▶ Your instructions:
Rewrite all of the data below in full, and adjust every coordinate in the answers by -102.

# START OF Entries shown

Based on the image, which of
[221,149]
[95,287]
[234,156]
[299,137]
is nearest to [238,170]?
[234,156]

# END OF Entries shown

▶ Result of the exercise:
Based on the image, which of
[221,149]
[95,287]
[234,156]
[299,137]
is nearest to [238,170]?
[132,54]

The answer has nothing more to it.